Age-Specific Malaria Mortality Rates in the KEMRI/CDC Health and Demographic Surveillance System in Western Kenya, 2003–2010

  • Meghna Desai, 
  • Ann M. Buff, 
  • Sammy Khagayi, 
  • Peter Byass, 
  • Nyaguara Amek, 
  • Annemieke van Eijk, 
  • Laurence Slutsker, 
  • John Vulule, 
  • Frank O. Odhiambo, 
  • Penelope A. Phillips-Howard
PLOS
x

Abstract

Recent global malaria burden modeling efforts have produced significantly different estimates, particularly in adult malaria mortality. To measure malaria control progress, accurate malaria burden estimates across age groups are necessary. We determined age-specific malaria mortality rates in western Kenya to compare with recent global estimates. We collected data from 148,000 persons in a health and demographic surveillance system from 2003–2010. Standardized verbal autopsies were conducted for all deaths; probable cause of death was assigned using the InterVA-4 model. Annual malaria mortality rates per 1,000 person-years were generated by age group. Trends were analyzed using Poisson regression. From 2003–2010, in children <5 years the malaria mortality rate decreased from 13.2 to 3.7 per 1,000 person-years; the declines were greatest in the first three years of life. In children 5–14 years, the malaria mortality rate remained stable at 0.5 per 1,000 person-years. In persons ≥15 years, the malaria mortality rate decreased from 1.5 to 0.4 per 1,000 person-years. The malaria mortality rates in young children and persons aged ≥15 years decreased dramatically from 2003–2010 in western Kenya, but rates in older children have not declined. Sharp declines in some age groups likely reflect the national scale up of malaria control interventions and rapid expansion of HIV prevention services. These data highlight the importance of age-specific malaria mortality ascertainment and support current strategies to include all age groups in malaria control interventions.

Introduction

During the past decade, malaria control interventions have been scaled up in Kenya and across sub-Saharan Africa. Accurate malaria burden estimates across time and age groups are necessary to measure progress and to focus programmatic interventions. Recent malaria burden estimates using different modeling approaches have led to different and controversial results, particularly in adults [1][5]. Murray and colleagues' findings, based in part on verbal autopsy estimates, suggest that the global proportion of malaria deaths in adults is almost always more than 40%, which is much higher than previous estimates of 10% [2], [3], [5].
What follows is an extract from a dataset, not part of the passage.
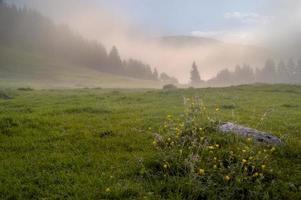 Prado alpino no nevoeiro da manhã foto
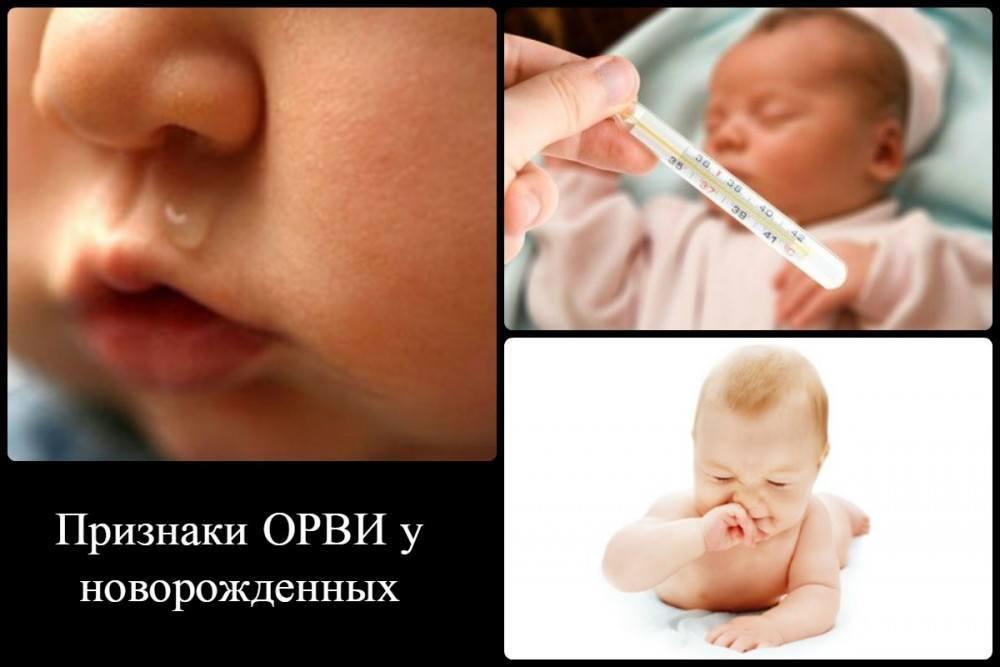 Лечение пищевой, респираторной и контактной аллергии у новорождённых и грудничков младенец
Since 2001, the Kenya Medical Research Institute (KEMRI) and the U.S. Centers for Disease Control and Prevention (CDC) have monitored malaria mortality as part of the KEMRI/CDC Health and Demographic Surveillance System (HDSS) in rural western Kenya, as described in detail elsewhere [6]. The KEMRI/CDC HDSS is located in the malaria-endemic lake region of western Kenya. The region is characterized by high Plasmodium falciparum parasite prevalence (i.e., 38% in children <15 years in 2010) and sustained high HIV prevalence (i.e., 15% in persons >15 years from 2007–2012) [7][9]. The region has relatively high household insecticide-treated net ownership (i.e., 60%) but lower use estimates (i.e., 38% overall and 48% for children <5 years of age) [7]. The KEMRI/CDC HDSS has higher household insecticide-treated net ownership at 81% and usage of 57% overall and 65% for children <5 years of age [KEMRI/CDC, unpublished data]. We analyzed KEMRI/CDC HDSS data to determine the changes in malaria-specific mortality rates (MMR) and the proportion of malaria deaths across age groups from 2003–2010 and to compare these data with recent global estimates.

Methods

Ethics Statement

The protocol for the KEMRI/CDC HDSS was approved by the institutional review boards of KEMRI (# 1801, Nairobi, Kenya) and CDC (# 3308, Atlanta, GA). Following cultural customs, the compound head provided informed written consent for all compound members, including children, to participate in KEMRI/CDC HDSS activities. Any individual could refuse to participate at any time by verbal request. The KEMRI/CDC HDSS protocol and consent procedures, including surveillance and verbal autopsy, are approved by both KEMRI and CDC institutional review boards annually.

Data were obtained from two contiguous areas of the KEMRI/CDC HDSS, Asembo and Gem districts in Siaya County, from 2003–2010 [6]. The combined population of the areas was 147,988; 16% were children <5 years of age [10]. Malaria transmission is perennially high with peaks in May–July and October–November coinciding with the end of seasonal rains. All residences in the KEMRI/CDC HDSS were visited every four months by program staff; detailed methods previously have been reported [6], [11]. Deaths were captured through two systems: during home surveillance visits by program staff every four months and through continuous reporting by community interviewers, with ID linkage to prevent double reporting. Following a one-month grieving period, standardized verbal autopsy questionnaires were administered [6].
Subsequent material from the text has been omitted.